Seit Erhalt des Regierungszuschlags durch GSK stieg der Aktienkurs des Konzerns um etwa zwei Prozent. Vallance war inzwischen damit beschäftigt, sicherzustellen, dass Großbritannien genügend Impfstoffkurse erhält, falls die Entwicklung bei GSK erfolgreich ist, und war an den Bemühungen um die Impfstoffentwicklung beteiligt.
Anfang dieser Woche erklärte er, dass die ersten Impfkurse bereits Ende dieses Jahres zur Verfügung stehen könnten – warnte jedoch, dass die erste Hälfte des Jahres 2021 eine realistischere Perspektive sei. Diese Enthüllungen weckten nun den Verdacht auf einen möglichen Interessenkonflikt.
Der britische Gesundheitsminister Matt Hancock bestritt jedoch die Möglichkeit eines solchen Konflikts. "Nein, es gibt Regeln für solche Sachen, und ich bin sicher, dass Sir Patrick dazu umfassend beraten wurde", erklärte er dem Radiosender LBC Radio. "Wer Sir Patrick Vallance so gut kennt wie ich, dem ist klar: Jede Andeutung, dass er etwas anderes tut als sein Bestes, um dieses Virus zu bekämpfen, ist falsch", fügte er hinzu.
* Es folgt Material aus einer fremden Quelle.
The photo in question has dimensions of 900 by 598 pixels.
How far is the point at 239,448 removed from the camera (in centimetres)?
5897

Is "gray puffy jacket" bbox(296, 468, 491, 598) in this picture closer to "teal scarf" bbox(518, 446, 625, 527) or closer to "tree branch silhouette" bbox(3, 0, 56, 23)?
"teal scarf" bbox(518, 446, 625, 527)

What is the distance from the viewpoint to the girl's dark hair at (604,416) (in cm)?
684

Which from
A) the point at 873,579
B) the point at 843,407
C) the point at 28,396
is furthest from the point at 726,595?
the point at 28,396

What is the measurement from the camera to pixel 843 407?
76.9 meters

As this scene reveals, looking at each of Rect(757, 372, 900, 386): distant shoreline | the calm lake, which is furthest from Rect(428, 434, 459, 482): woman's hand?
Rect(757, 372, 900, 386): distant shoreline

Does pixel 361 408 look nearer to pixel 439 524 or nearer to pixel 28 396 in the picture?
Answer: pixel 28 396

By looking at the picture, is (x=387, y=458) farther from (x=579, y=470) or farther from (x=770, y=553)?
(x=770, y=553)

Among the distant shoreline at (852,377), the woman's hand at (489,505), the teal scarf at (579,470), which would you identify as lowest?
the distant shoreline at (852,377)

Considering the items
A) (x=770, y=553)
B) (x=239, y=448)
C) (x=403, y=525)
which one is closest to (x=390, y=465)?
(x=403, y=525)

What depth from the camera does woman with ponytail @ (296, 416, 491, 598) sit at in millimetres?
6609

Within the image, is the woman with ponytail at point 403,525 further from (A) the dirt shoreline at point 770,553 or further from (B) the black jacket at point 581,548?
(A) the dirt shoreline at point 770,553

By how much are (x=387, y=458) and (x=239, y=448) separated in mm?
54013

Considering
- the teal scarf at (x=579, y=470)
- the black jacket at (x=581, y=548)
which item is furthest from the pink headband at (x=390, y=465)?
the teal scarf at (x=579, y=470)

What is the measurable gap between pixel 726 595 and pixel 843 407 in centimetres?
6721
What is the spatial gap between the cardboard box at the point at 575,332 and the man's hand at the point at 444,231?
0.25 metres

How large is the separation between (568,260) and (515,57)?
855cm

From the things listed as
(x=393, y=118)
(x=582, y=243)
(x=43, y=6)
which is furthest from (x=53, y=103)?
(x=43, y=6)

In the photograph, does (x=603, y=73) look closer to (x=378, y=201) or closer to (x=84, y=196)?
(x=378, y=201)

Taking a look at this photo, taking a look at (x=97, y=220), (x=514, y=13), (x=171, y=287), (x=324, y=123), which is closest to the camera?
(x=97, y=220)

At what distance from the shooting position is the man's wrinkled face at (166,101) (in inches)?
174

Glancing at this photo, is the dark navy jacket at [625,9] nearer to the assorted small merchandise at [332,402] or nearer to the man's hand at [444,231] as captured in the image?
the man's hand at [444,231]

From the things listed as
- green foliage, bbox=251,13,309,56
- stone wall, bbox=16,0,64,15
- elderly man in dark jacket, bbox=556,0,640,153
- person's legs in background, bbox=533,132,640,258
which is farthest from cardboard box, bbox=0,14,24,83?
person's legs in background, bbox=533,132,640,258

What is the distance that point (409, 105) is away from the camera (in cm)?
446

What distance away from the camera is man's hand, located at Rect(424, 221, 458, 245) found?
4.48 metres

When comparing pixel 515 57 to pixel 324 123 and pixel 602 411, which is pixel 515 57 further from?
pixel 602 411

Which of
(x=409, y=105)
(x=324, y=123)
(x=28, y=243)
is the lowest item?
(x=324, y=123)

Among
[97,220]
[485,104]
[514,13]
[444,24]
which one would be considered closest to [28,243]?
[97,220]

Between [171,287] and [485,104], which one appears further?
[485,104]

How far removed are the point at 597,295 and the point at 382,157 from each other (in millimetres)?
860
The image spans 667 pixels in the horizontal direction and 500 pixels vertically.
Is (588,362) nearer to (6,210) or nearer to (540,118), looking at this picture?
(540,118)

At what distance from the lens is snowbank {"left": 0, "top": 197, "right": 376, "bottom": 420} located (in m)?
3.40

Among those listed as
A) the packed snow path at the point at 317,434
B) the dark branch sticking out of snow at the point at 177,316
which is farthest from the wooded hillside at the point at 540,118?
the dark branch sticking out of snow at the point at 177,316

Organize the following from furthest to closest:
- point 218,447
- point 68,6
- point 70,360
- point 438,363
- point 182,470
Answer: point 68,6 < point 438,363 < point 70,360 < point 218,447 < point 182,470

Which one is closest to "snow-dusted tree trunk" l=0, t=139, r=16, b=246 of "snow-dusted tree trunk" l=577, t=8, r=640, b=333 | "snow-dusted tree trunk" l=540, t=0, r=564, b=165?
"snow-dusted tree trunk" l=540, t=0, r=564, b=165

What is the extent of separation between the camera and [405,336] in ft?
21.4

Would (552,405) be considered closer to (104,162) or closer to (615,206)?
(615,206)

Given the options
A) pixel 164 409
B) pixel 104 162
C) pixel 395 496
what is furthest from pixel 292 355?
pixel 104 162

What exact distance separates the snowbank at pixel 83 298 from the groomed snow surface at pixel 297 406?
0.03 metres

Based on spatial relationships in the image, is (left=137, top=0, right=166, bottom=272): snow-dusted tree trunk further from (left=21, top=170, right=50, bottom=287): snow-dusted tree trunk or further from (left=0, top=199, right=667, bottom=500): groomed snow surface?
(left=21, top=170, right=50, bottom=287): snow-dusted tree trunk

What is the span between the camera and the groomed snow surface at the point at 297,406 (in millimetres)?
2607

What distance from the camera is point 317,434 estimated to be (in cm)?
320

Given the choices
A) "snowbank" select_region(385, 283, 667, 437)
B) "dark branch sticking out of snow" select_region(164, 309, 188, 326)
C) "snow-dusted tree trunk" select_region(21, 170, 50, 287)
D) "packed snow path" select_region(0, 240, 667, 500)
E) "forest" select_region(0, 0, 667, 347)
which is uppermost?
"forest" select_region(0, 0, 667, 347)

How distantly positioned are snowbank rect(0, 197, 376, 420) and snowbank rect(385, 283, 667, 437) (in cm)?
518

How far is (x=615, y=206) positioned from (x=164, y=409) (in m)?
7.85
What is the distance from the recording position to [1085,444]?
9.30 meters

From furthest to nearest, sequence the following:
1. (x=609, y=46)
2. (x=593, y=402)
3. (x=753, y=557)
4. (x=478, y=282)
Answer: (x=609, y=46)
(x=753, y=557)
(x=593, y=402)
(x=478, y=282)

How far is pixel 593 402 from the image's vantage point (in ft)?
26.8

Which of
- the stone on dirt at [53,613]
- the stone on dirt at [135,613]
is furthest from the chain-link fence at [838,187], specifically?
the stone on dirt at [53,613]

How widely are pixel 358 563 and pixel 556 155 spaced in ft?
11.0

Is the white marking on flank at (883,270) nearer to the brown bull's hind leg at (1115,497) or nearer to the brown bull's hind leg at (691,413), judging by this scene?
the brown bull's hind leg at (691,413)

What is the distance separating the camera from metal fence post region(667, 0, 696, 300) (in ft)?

Ein Regierungssprecher bestätigte, dass Vallance über einen aufgeschobenen Aktienbonus verfügt, der ausgerechnet im April 2021 fällig wird, ohne seinen genauen Wert preiszugeben. Der Sprecher erklärte auch, dass "geeignete Schritte unternommen wurden, um die Interessen des wissenschaftlichen Hauptberaters der Regierung im Einklang mit den damals erteilten Ratschlägen zu verwalten".
Er fügte hinzu, dass der wissenschaftliche Hauptberater zudem "keinen Einfluss" auf die kommerziellen Entscheidungen über die Impfstoffbeschaffung habe, die von der Regierung nach einem "robusten" Genehmigungsverfahren getroffen werden.
Den Kontext dieser Entwicklung bilden in Großbritannien die Vorbereitungsmaßnahmen auf eine zweite Welle von Coronavirus-Erkrankungen. Die Zahl der Neufälle nimmt dort wieder zu, und mancherorts sogar in einem Tempo, das seit dem Höhepunkt der Epidemie im Frühjahr nicht mehr beobachtet wurde.
Es wurde bestätigt, dass sich mehr als 6.100 Menschen über Nacht mit der Krankheit angesteckt haben. Der britische Gesundheitsminister Hancock erklärte, dass die Neufall-Rate auf bis zu 10.000 Menschen pro Tag steigen könnte. Diese Situation veranlasste London, eine neue Reihe von Sperrmaßnahmen einzuführen, die laut Premierminister Boris Johnson bis zu sechs Monate in Kraft bleiben könnten.
Einige Unternehmen, darunter der britisch-schwedische Pharmakonzern AstraZeneca, bemühen sich inzwischen um eine Notlagenzulassung für ihre Impfstoffe bei den zuständigen Aufsichtsbehörden.